Prep 30 mins
Cook 20 mins
Skirt steak is a very tender cut,the classic choice for fajitas, but the new flat iron steak will be very good as well. This meal calls for a fruity red wine, like a Zinfandel.
- 1⁄2 teaspoon cumin seed
- 1⁄2 teaspoon fresh coarse ground black pepper
- 1 large garlic clove, quartered
- 2 teaspoons olive oil
- 1 lb skirt steak (or flat iron steak)
- 4 poblano chiles
- 1⁄3 cup sour cream
- 6 (8 inch) flour tortillas
- 1 small onion, thinly sliced
- 1 cup tomatoes, finely chopped red and yellow
- 1 avocado, peeled and cut into 1/2-inch chunks
- Light a grill or preheat a cast-iron grill pan over low heat for about 10 minutes. In a small skillet, toast the cumin seeds over moderately high heat until lightly browned and fragrant, about 30 seconds.
- Transfer to a mortar to cool; then, using a pestle, coarsely grind. Add the black pepper and garlic and pound to a paste. (Alternatively, using a chef’s knife, chop the cumin seeds as fine as you can and put them in a small bowl along with the black pepper. Mince the garlic and add it to the spices.)
- Stir in the olive oil. Rub the cumin oil on the skirt steak and marinate for at least 10 minutes or refrigerate overnight.
- Roast the poblano chiles directly on the grill or over a gas flame, turning often, until blistered all over; do not overcook or the flesh will burn.
- Transfer the chiles to a paper bag and let steam for about 5 minutes.
- Using a small knife, remove the skin, stems, and seeds. Cut the chiles into thin strips.
- In a small bowl, mix the chiles and sour cream. Season with salt.
- Season the skirt steak with salt and grill over a very hot fire or in the grill pan over high heat for about 2 1/2 minutes per side for medium-rare.
- Transfer to a carving board to rest for about 5 minutes. Using a very sharp knife, thinly slice the steak lengthwise against the grain.
- Warm the tortillas on the grill for a few seconds until pliable.
- Place the sour cream, onion, tomatoes, and avocado in bowls.
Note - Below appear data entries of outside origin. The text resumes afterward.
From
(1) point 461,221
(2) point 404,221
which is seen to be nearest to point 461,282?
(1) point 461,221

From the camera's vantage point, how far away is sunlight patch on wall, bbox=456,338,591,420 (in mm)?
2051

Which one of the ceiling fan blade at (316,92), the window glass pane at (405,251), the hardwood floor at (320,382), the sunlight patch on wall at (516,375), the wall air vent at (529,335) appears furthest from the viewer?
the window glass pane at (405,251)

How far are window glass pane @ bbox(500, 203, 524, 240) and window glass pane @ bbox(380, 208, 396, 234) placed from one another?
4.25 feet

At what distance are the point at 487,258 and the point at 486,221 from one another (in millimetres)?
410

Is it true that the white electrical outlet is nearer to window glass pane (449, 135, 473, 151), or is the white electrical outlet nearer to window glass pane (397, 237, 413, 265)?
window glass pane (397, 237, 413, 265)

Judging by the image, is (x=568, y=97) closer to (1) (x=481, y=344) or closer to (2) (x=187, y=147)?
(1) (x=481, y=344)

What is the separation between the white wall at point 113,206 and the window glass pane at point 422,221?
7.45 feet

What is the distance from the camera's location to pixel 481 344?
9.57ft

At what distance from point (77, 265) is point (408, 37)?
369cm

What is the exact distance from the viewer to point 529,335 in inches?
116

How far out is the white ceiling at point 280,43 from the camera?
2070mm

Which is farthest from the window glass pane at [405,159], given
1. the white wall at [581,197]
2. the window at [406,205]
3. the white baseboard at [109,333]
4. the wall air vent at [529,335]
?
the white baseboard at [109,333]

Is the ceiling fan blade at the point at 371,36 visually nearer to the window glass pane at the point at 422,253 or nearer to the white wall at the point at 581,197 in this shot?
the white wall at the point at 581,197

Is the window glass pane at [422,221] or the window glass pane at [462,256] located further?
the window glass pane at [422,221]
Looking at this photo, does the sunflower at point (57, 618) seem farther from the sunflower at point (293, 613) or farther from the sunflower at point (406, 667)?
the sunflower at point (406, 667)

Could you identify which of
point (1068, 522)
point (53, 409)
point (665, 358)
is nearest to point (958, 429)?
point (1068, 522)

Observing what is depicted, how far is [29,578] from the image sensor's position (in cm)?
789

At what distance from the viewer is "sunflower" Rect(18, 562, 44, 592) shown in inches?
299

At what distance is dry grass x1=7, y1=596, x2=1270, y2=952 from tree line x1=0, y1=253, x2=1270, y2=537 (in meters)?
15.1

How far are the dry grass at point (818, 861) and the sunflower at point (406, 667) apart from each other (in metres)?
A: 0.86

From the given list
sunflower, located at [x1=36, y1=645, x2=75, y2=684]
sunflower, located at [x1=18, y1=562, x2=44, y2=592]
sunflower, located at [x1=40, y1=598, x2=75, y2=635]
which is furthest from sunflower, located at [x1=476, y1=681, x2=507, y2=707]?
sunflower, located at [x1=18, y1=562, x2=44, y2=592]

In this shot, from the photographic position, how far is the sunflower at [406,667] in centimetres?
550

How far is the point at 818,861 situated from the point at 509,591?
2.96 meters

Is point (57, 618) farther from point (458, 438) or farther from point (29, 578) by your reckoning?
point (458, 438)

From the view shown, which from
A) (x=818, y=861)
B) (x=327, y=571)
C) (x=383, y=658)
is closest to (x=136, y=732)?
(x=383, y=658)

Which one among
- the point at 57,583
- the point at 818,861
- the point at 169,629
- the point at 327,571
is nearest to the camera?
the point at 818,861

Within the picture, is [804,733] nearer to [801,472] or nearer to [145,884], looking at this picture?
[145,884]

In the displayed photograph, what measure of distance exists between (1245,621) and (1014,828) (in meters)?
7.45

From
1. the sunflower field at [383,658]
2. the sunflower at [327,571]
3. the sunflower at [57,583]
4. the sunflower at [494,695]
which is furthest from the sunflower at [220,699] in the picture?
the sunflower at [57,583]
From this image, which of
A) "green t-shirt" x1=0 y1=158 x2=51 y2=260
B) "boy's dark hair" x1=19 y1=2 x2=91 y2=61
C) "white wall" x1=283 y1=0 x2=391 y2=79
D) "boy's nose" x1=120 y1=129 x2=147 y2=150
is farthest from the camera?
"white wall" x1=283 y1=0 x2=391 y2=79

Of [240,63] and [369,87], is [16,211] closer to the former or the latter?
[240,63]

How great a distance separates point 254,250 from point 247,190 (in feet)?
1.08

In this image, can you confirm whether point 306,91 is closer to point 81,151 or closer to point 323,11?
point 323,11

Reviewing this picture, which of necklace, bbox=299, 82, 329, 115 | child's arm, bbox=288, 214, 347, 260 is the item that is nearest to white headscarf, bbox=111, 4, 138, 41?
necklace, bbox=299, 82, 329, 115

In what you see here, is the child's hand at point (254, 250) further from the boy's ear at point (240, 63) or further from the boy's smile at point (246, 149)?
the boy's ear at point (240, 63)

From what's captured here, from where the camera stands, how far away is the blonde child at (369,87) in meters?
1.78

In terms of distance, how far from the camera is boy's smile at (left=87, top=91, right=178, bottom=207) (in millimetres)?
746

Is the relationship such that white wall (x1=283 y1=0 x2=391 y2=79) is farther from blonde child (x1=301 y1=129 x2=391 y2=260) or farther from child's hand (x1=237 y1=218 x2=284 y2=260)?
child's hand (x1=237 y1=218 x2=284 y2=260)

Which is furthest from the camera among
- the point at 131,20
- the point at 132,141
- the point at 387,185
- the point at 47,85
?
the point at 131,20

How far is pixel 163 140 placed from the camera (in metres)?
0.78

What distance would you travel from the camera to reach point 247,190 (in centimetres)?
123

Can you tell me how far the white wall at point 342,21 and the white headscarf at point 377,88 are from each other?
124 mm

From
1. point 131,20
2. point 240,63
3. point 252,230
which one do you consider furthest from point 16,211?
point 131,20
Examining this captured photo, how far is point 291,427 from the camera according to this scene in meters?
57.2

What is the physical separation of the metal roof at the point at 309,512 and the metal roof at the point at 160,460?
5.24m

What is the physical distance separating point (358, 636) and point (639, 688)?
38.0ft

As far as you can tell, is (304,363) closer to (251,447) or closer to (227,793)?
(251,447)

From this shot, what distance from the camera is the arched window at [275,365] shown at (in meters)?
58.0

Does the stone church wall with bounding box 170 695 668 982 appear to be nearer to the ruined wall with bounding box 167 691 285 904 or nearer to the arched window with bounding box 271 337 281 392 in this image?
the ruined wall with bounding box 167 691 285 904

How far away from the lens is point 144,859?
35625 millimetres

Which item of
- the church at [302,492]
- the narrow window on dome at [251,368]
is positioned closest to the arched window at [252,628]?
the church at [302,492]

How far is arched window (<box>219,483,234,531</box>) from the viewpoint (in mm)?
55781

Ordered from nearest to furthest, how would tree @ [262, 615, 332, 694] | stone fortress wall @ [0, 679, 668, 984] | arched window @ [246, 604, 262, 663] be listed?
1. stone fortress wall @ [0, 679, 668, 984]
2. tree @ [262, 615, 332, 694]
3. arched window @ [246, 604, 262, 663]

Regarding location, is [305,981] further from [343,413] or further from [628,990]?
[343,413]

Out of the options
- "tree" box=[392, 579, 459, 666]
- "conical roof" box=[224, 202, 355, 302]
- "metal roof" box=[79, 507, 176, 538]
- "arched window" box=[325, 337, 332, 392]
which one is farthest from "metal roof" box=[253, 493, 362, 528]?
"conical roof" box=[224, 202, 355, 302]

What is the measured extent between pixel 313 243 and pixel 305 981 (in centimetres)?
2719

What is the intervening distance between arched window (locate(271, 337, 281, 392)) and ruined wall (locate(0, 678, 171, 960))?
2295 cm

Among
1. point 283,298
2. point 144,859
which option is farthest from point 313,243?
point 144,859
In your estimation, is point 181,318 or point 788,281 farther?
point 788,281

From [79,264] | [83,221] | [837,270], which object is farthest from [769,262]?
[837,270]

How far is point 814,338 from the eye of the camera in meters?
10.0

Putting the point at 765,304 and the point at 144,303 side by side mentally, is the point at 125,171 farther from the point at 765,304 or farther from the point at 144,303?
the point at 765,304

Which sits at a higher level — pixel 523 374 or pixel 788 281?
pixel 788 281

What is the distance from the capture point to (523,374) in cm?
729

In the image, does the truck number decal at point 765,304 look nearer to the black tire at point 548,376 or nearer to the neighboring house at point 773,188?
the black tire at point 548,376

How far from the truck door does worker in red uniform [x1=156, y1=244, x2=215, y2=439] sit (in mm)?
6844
Serve alongside the steak and tortillas and let each person assemble his own fajita.
Good recipe, but tastes more like steak tacos with a sour cream poblano sauce than fajitas. We couldn't taste the marinade. It was easy though.
This was a very easy and tastey recipe, easily achievable with stuff I usually have in the house. I had dinner cooking within about 5 minutes. My problem was that I used a very tough cut of meat (won't do that again!) so it didn't come out as well as it could have. I added some chili powder to the steaks, and salt, chili powder, and lime juice to the avacado mixure.